If I asked you to suggest the best way to live to a hundred years, you might suggest getting your five-a-day or exercising daily. Professor Jessica Langbaum of the Banner Alzheimer’s Institute in Arizona will disagree with you. In a recent interview, she said that “people who have a lot of social interactions, particularly in mid-life, have a lower risk of Alzheimer’s dementia in later life. There’s something about being around people that’s helpful for our brains.” Her claim is not insubstantial. There are several studies that appear to suggest that the quality of our relationships contribute vastly to our longevity.
A key study into what influences longevity began in 1938, during the depths of the Great Depression. A team of Harvard University scientists began tracking the health of 268 sophomore students in the hope of revealing the secrets to a happy and healthy life. Eighty years on and the Harvard Study of Adult Development is one of the world’s longest studies of adult life.
“Researchers discovered that the quality of relationships with family, friends, and those in the wider community were better predictors of physical health at age 50 than cholesterol levels.”

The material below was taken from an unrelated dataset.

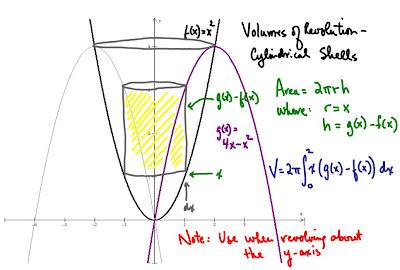 ap calculus bc review book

The researchers at Harvard examined the physical and mental health of their participants as well as studying aspects of their lives as a whole. Researchers followed these men as they traversed life’s path, recording all of their life experiences from marriage and fatherhood to illness and addiction. These different factors were studied and compared in an effort to understand what influenced their health and their longevity. According to the study, the six main predictors of health were physical activity, absence of alcohol abuse and smoking, having mature mechanisms to cope with life’s ups and downs, maintaining a healthy weight and, interestingly, enjoying a stable marriage. Researchers discovered that the quality of relationships with family, friends, and those in the wider community were better predictors of physical health at age 50 than cholesterol levels. These close relationships, coupled with healthy lifestyle choices, appear to bolster people from life’s challenges as well as delay physical and mental decline.
Similar findings to the Harvard study have been unearthed in more recent research carried out by psychologist Julianne Holt-Lunstad of Brigham Young University. She studied a group of middle-aged people, covering every aspect of their life from diet and exercise, to marital status and doctors visits. She wanted to investigate what factors reduced the chances of dying the most. In order to investigate the predictive power of these factors, she returned to her participants seven years later to study their health and whether they had survived the seven years. Two of the weakest predictors turned out to be their weight, and how much exercise they did. Fascinatingly, one of the strongest predictors of health was having close relationships. Close relationships may be a source of joy and happiness, as well as providing comfort and support in more difficult times. The strongest predictor for longevity appears to be social integration, or how much the participants interact with people throughout their day. In both these instances, research suggests that the quality and the frequency of social interactions are the most influential in staying healthy and living longer.
“Regular affection resulting in elevated oxytocin levels may protect and repair the body’s muscles.”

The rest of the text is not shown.